SUR CET EXERCICE
Les affirmations (a), (b) et (c) concordent-elles avec la présentation ? Répondez à chacune par oui ou par non et citez mot pour mot les termes de la présentation qui tranchent.
(a) Le titre original du livre est « Dix repères pour l'an 2000 ».
(b) L'expression « experte en humanité » est attribuée à Jean-Paul II.
(c) Les textes de Jean-Paul II sont faciles à consulter.

SECTION DU TEXTE

|---|

Présentation
C’est un privilège de présenter au grand public de langue française ce florilège judicieusement établi de textes du Magistère du Pape Jean-Paul II.
Le Saint-Père en effet, au cours des années d’un pontificat débordant d'activités, ne se contente pas de parcourir le monde à grandes enjambées. Il arpente en même temps les immenses domaines de l'activité humaine et le champ sans limites des sciences humaines et des sciences de la nature. Avec une fidélité créatrice, il puise dans le trésor inépuisable de la tradition bimillénaire de l'Église et scrute, avec une acribie pénétrante qui en renouvelle la lecture, les textes .fondateurs de l'Ancien et du Nouveau Testament.
Les interventions de Jean-Paul II sont innombrables. La multiplication des textes et leur ampleur, comme la difficulté de les consulter, rendait souhaitable qu'un choix significatif en soit proposé dans un volume aisément abordable. Aussi faut-il remercier les éditeurs qui en ont pris l'initiative.
Tant de paroles en effet et tant d'écrits traversent le firmament médiatique de la modernité avec la rapidité et la caducité de l'éphémère. Entrer, à l'inverse, dans l'univers de pensée de Jean-Paul II, c'est retrouver, avec l'accent propre et inimitable de Karol Wojtyla, de vraies paroles nées de la fréquentation quotidienne de Dieu et des hommes, et prononcées avec la conviction du témoin et la décision de l'acteur conscient de remplir une mission inaliénable : n'affirmer, avec les mots d'aujourd'hui, ces vérités venues du fond des âges où l'humanité du Dieu fait homme en Jésus-Christ inspire un humanisme millénaire aujourd'hui menacé.
Ces Dix repères pour l'an 2000 (titre original du livre) expriment le meilleur de l'enseignement de l'Église du Christ, « experte en humanité », selon le mot de Paul VI, avec des mots choisis par son successeur Jean-Paul II pour répondre à nos interrogations et renouveler nos convictions, à l'épreuve d'une culture éclatée.
Cheminer avec un géant de la foi, à son pas montagnard, c'est peu à peu sortir du brouillard paralysant des vallées, et se trouver attiré et comme ébloui par la lumière des sommets. Jean-Paul II parcourt les chemins de crête avec l'assurance de qui les fréquente de longue date et y respire à pleins poumons un air pur et vivifiant. Il nous est salubre de le suivre dans cette randonnée sur les hauteurs, comme un premier de cordée, bien assuré de sa démarche, sans hésitation, ni sur le chemin à suivre et la direction à prendre, ni sur le sommet à rejoindre. Les précipices ne l'impressionnent pas, la fatigue ne ralentit pas sa marche, la conscience de sa responsabilité pour ceux qui le suivent l'aiguillonne.

|---|

DONNÉES DE L'EXERCICE
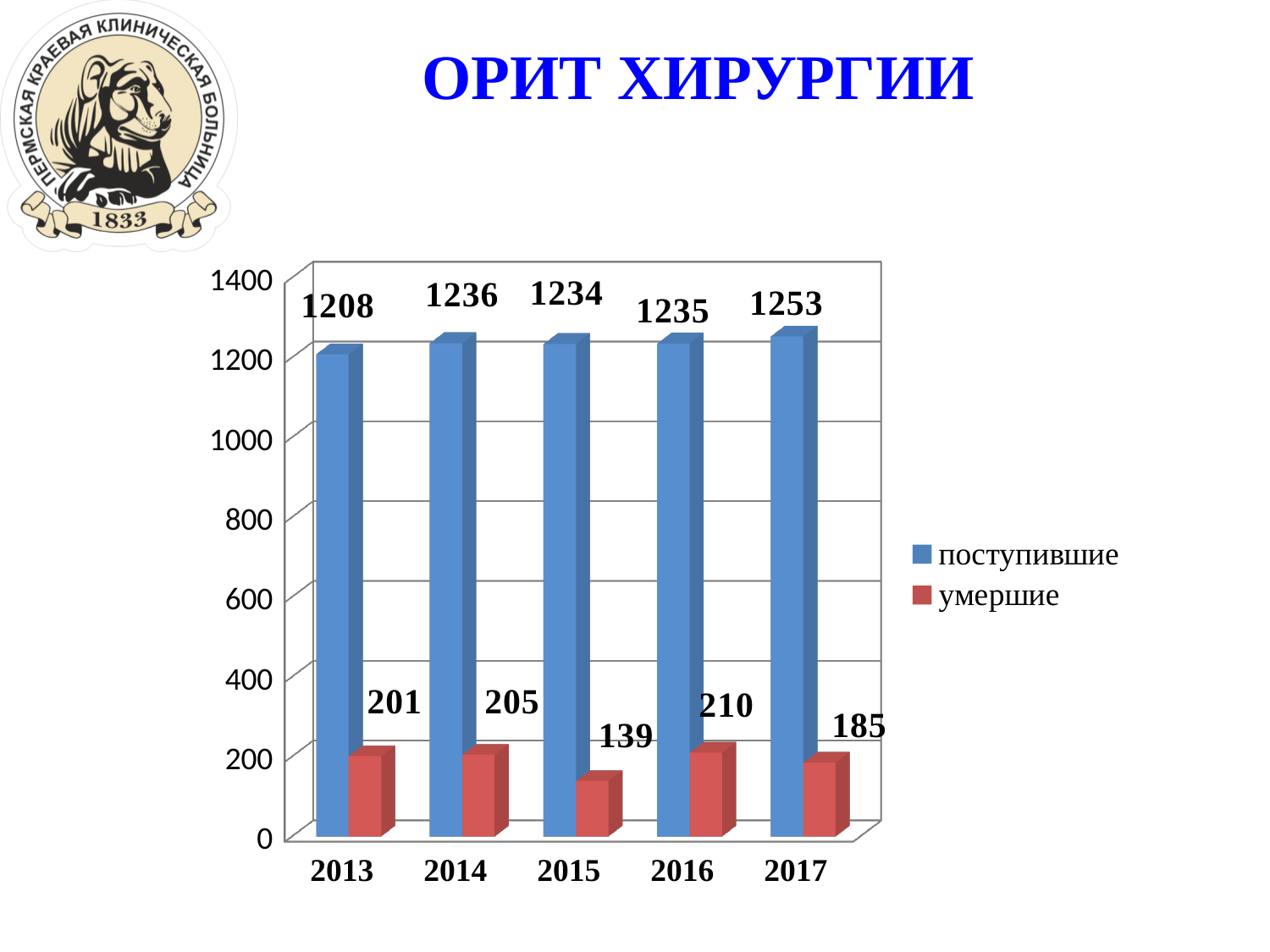
Which is larger, the умершие value for 2014 or for 2017? 2014 Which year has the highest value for умершие? 2016 What is the value for поступившие in 2017? 1253 Which year has the lowest value for поступившие? 2013 What is the difference between the поступившие values for 2017 and 2013? 45 How many years are shown on the x axis? 5 What kind of chart is shown on the slide? bar chart How many series does the legend list? 2 What is the value for умершие in 2015? 139 Which year has the lowest value for умершие? 2015 What is the value for поступившие in 2013? 1208 What is the difference between the умершие values for 2016 and 2015? 71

|---|

CORRIGÉ PROPOSÉ
(a) Oui : « Ces Dix repères pour l'an 2000 (titre original du livre) ».
(b) Non : « selon le mot de Paul VI ».
(c) Non : « comme la difficulté de les consulter ».